Scientists at Rice University in Houston, Texas have developed a new technique for creating synthetic collagen that could revolutionize the fields of facial plastic surgery, cosmetic surgery and reconstructive medicine. Unveiled last week and reported on the Science Daily website, the new collagen-production method and its potential cosmetic surgery applications caught the attention of Manhattan facial plastic surgeons. Project scientists at the Rice University BioScience Research Collaborative cautioned that the project is still in its early stages. Substantial additional research will be required to determine whether the synthetic collagen can be successfully substituted for human- or animal-derived collagen in medical procedures. Researchers said that if continuing research bears out initial indications, clinical trials of the synthetic collagen could begin in 5 years.
Explaining the significance of the new development to Science Daily, Rice University’s Jeffrey Hartgerink, the project’s lead researcher, said:
“Our work is significant in two ways. Our final product more closely resembles native collagen than anything that’s previously been made, and we make that material using a self-assembly process that is remarkably similar to processes found in nature.”

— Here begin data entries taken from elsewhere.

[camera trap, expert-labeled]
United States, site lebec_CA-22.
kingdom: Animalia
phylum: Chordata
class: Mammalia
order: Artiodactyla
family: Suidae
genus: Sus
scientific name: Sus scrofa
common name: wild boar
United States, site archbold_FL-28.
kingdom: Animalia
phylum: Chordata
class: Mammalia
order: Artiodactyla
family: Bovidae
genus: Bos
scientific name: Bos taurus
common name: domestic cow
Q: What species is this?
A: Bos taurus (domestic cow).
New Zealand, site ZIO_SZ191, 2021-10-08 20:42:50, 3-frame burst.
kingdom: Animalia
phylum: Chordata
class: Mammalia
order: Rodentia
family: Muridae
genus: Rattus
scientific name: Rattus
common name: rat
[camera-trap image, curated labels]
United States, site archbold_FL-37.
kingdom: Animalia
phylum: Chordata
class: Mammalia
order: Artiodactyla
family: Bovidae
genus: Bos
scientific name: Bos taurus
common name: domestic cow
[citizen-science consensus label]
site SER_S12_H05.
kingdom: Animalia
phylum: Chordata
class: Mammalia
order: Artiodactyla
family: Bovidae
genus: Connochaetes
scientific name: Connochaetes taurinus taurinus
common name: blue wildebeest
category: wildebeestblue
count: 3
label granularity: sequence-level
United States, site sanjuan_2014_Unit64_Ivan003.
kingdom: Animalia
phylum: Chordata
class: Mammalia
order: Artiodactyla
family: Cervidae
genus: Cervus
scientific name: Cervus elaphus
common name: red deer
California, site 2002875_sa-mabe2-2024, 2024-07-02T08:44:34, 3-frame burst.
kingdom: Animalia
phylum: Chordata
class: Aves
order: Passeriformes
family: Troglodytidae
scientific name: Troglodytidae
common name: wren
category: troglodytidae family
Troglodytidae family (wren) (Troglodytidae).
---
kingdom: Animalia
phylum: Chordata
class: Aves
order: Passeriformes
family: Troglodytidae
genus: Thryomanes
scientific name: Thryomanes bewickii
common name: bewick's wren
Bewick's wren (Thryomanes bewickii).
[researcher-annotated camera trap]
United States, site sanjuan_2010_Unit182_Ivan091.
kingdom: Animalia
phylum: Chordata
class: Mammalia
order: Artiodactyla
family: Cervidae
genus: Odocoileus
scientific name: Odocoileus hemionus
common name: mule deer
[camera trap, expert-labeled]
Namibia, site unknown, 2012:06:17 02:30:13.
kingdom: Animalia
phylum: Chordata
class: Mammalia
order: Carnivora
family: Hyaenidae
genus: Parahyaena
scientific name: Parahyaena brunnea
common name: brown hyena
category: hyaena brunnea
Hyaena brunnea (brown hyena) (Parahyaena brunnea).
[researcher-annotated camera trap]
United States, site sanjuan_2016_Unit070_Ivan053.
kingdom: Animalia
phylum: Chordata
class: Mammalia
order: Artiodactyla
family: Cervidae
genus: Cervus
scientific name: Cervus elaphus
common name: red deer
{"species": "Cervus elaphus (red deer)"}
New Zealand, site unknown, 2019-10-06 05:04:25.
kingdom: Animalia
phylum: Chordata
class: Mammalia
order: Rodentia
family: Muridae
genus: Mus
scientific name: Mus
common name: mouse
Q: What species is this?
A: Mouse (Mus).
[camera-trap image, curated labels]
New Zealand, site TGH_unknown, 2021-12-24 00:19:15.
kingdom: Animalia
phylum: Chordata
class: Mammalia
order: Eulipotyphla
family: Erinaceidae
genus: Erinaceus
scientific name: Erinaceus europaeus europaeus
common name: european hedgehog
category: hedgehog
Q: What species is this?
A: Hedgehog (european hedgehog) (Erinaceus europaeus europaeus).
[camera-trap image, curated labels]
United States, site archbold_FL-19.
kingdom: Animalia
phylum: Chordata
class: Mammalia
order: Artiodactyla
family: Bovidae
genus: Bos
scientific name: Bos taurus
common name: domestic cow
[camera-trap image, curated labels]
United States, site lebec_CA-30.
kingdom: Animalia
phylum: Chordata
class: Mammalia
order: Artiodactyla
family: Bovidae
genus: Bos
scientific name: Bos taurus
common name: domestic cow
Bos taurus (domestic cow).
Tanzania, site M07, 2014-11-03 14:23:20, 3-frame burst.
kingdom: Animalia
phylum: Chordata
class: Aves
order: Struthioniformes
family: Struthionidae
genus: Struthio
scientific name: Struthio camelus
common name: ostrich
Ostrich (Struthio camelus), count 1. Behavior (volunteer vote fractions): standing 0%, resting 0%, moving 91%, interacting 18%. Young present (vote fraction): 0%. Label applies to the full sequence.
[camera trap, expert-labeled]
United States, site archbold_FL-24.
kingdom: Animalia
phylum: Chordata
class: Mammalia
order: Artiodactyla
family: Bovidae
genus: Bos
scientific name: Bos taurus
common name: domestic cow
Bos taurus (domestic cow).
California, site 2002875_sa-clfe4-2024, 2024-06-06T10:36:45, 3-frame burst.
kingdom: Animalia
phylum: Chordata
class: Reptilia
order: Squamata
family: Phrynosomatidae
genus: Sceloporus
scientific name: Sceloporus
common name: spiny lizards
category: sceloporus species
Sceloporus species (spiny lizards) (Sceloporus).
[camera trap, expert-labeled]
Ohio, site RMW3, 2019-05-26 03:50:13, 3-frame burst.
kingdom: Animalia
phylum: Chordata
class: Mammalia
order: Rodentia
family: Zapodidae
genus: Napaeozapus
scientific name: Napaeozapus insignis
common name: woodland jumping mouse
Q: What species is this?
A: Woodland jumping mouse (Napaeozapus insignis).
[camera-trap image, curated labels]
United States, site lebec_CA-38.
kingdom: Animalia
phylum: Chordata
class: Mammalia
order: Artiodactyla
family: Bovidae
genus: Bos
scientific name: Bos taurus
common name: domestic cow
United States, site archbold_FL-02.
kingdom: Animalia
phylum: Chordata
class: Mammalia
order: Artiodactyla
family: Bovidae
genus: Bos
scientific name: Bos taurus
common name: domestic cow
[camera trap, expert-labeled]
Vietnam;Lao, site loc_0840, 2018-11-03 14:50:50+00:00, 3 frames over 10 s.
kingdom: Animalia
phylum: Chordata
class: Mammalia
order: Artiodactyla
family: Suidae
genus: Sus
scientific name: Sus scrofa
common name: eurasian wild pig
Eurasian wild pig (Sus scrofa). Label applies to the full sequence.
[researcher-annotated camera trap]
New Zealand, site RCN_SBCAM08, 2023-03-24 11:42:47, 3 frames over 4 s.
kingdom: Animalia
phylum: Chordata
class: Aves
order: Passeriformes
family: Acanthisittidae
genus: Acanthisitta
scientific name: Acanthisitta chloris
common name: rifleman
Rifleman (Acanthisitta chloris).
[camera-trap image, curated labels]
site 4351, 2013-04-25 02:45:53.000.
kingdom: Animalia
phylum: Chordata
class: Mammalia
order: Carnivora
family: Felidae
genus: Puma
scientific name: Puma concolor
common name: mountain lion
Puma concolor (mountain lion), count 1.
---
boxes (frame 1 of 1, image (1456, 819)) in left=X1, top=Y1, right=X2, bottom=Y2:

A critical component of our skin and its underlying tendons, ligaments, cartilage and blood vessels, collagen is the human body’s most abundant protein; however, it has proved difficult to duplicate because of its complex, many-layered construction. The availability of synthetic collagen that could closely mimic human collagen could eliminate the immunological risks inherent in the current use of animal-derived collagen in cosmetic surgery and reconstructive facial plastic surgery. Natural-like synthetic collagen that would not be rejected by the body could also revolutionize the fast-developing field of regenerative medicine. In the future, researchers hope that their synthetic collagen will be able to provide a dependable foundation for the growth of transplant tissues and organs which could further revolutionize facial plastic surgery.